EIN UNIVERSELLES INSTRUMENT

Essay von Jean During

Mythische Ursprünge

Ein Instrument, dem so viel Verehrung und Bewunderung entgegengebracht wird wie der Oud, muss, so möchte man meinen, sagenhaften Ursprungs sein. Einer Legende zufolge baute der Prophet Mohammed die erste Laute, die allerdings keinen Ton von sich gab, weil ihr Steg und Sattel fehlten, die die Saiten mit dem Korpus des Instruments verbinden. Daraufhin kam ihm Satan zur Hilfe und fügte diese beiden entscheidenden Elemente hinzu. Die Laute hatte nun zwar einen schönen Klang, doch der Prophet wollte sie nicht spielen, weil sie vom Teufel berührt worden war. 

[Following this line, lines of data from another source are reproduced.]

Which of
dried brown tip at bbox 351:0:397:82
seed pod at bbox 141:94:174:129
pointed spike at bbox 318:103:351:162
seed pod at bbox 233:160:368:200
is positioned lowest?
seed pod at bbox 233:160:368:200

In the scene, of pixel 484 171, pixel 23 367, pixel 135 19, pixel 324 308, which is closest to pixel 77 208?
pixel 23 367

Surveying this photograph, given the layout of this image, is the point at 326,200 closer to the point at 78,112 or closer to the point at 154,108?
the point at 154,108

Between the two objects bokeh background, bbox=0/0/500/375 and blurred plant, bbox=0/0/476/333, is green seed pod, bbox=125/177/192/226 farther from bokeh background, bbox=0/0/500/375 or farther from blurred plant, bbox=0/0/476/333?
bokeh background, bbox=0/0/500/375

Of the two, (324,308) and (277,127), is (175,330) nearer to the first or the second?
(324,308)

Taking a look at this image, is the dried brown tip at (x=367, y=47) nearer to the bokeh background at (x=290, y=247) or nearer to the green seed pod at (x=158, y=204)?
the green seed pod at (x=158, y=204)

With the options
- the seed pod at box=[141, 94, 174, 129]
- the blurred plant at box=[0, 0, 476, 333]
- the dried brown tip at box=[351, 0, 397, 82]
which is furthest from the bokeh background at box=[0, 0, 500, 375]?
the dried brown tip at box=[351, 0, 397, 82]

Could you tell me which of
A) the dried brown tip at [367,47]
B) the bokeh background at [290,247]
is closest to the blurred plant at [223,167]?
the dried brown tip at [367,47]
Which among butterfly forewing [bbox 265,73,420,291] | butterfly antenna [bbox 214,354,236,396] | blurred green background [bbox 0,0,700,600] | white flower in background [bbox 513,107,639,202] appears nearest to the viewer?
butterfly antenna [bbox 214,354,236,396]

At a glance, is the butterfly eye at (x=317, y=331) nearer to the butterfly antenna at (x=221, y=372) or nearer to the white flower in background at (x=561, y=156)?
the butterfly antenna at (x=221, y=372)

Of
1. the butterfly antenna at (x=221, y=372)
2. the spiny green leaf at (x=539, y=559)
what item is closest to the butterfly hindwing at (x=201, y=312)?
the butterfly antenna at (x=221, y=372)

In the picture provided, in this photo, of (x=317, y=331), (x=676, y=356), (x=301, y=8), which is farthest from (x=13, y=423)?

Die indisch-persische medizinische Enzyklopädie des Nureddin Muhammad Shirazi aus dem 17. Jahrhundert beschreibt, wie der griechische Philosoph Pythagoras den Vorgänger aller Lauteninstrumente schuf. Er entdeckte im Urwald die Leiche eines Affen, dessen Gedärme zwischen den Ästen aufgespannt waren und Töne erzeugten, wenn der Wind hindurchwehte. Daraufhin zog Pythagoras die Haut des Affen über eine Kokosnuss und baute so die erste Laute. Eine ähnliche Geschichte existiert in Chinesisch-Turkestan und in Indien. Sie erinnert an eine weitere Version, in der die Erfindung der Laute Lamech, dem Sohn Methusalems und Vater Noahs, zugeschrieben wird. Nach der Beschreibung des Autors Ibn Chordadhbeh aus dem 9. Jahrhundert wurde das Instrument aus dem zerstückelten Leichnam von Lamechs Sohn hergestellt, den dieser an einem Baum hängend gefunden hatte. In dieser Überlieferung symbolisiert der Korpus der Laute den Oberschenkel, der Saitenhalter den Fuß, das Griffbrett die Knöchel und die Saiten die Blutgefäße. Lamech brachte das Instrument zum Klingen und stimmte ein Klagelied an.

 

Vorläufer

Bis zum Erscheinen des Barbat, dem wichtigsten Vorläufer der Oud, um das 2. Jahrhundert v. u. Z. war die Spießlaute mehr als 2000 Jahre lang die am weitesten verbreitete Laute. Sie hat einen runden Hals, der die Haut der Schalldecke kreuzt und an dem die Saiten befestigt sind, und ist südlich der Sahara noch immer in Gebrauch. Eine Subsahara-Variante, die den alten ägyptischen und hethitischen Lauten ähnelt, wird durch Zupfen der Saiten mit den Fingern gespielt. Eine andere Version der mit Haut bespannten Spießlaute, die von den Imazighen in Marokko verwendet wird, hat einen birnenförmigen Korpus und drei oder vier Saiten, die wie bei der Oud mit einem Plektrum angeschlagen werden. Wahrscheinlich gehörte auch die vorislamische arabische Laute, die dann vom Barbat verdrängt wurde, zu dieser Kategorie.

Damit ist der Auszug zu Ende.